Cuiabá, quinta-feira, 28/03/2024
15:46:49
informe o texto

Notícias / Geral

14/06/2020 às 17:31

Em MT, mulheres negras plantam primaveras há gerações e lutam contra a 'política de morte'

No momento em que o movimento negro pauta o mundo, elas afirmam: “precisamos não só que as pessoas não sejam racistas, precisamos de uma política antirracista”

Maria Clara Cabral

Em MT, mulheres negras plantam primaveras há gerações e lutam contra a 'política de morte'

Zizele Ferreira

Foto: Luzo Reis

No Brasil, mães veem seus filhos morrerem diariamente, muitas vezes nas mãos do Estado, sem justiça. Todas elas negras. A situação evidencia o racismo estrutural na sociedade, que assiste a uma crescente aparição de movimentos e símbolos supremacistas pelo mundo, inclusive dentro de espaços institucionais.

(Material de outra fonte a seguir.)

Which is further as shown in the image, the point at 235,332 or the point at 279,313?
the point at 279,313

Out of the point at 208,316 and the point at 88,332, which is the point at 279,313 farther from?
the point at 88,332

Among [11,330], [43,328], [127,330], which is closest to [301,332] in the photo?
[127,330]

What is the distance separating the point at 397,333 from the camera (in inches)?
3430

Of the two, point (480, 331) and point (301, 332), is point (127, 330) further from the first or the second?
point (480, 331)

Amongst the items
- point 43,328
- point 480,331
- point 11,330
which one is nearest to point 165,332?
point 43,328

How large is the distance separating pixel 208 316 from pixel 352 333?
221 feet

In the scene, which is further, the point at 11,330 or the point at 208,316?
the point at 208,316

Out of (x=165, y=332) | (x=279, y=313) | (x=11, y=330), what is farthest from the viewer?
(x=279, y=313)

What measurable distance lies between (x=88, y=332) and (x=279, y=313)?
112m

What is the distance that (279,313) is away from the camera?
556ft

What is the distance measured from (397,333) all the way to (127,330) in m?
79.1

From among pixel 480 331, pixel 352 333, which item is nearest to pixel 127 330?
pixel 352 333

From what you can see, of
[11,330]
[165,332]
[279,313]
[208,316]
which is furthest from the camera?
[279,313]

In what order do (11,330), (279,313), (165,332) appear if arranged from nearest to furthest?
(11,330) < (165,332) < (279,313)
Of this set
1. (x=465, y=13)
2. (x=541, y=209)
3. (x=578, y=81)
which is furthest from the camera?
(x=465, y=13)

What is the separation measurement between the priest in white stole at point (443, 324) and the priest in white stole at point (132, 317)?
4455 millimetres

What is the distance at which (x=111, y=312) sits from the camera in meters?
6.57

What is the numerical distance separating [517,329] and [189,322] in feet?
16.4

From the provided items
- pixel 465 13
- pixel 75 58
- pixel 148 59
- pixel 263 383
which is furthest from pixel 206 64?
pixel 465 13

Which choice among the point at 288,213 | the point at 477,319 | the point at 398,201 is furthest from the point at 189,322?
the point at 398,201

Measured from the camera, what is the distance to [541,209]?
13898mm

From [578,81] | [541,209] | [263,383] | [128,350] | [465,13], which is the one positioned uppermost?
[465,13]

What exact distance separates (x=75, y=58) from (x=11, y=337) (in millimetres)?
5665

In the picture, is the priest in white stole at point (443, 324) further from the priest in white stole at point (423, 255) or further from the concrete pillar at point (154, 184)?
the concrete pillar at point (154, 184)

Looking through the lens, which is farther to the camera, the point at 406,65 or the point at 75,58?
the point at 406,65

Como reação, muitas ocupam espaços de construção de políticas públicas, organizando suas comunidades ou representando-as no parlamento dos principais centros urbanos. Em Mato Grosso, diferentes gerações de mulheres negras, que trilharam o caminho da cultura e educação, protagonizam movimentos sociais no estado com ações contínuas de apoio à população negra, alinhadas aos movimentos brasileiros.

“Nós, mulheres negras, sempre defendemos a nossa população, essa é uma realidade do Brasil. Quando os filhos de uma comunidade suburbana são violentados, não têm saúde ou educação, as mulheres negras se colocam a todo momento”, destaca a ativista e pesquisadora Zizele Ferreira dos Santos. 

Em tempos de pandemia e primavera negra no mundo, elas seguem em alerta, denunciando a “política de morte” como uma das maiores ameaças ao povo negro brasileiro.

“Se você perguntar quem é racista, ninguém vai dizer que é. Racismo é crime, é feio. Mas quando você liga a televisão, você vê a necropolítica sendo colocada em prática. O pequeno João Pedro levou 70 tiros e ninguém fez nada. Miguel morreu porque a patroa mandou a mãe passear com o cachorro e meteu o menino dentro de um elevador. Quem era esse menino? Negro, a mãe negra”, destaca Antonieta Luisa Costa, conhecida como Nieta, presidente do Instituto das Mulheres Negras de Mato Grosso (Imune-MT).

Antonieta Luísa Costa, conhecida como Nieta, é presidente do Instituto de Mulheres Negras de Mato Grosso e militante desde os anos 1980.

O movimento vem ainda denunciando um “mito da democracia racial” que impede o avanço do combate à violência contra negros e negras. “Nós vivemos em um país racista e omisso. O primeiro passo para mudar isso é admitir. Quando um presidente da república senta em uma live tomando um copo de leite, ele está dizendo o que para gente?”, questiona.

No estado, a carência de políticas públicas é agravante da insegurança das mulheres negras, que além de serem vítimas do feminicídio, temem diariamente pela morte de marido e filhos.  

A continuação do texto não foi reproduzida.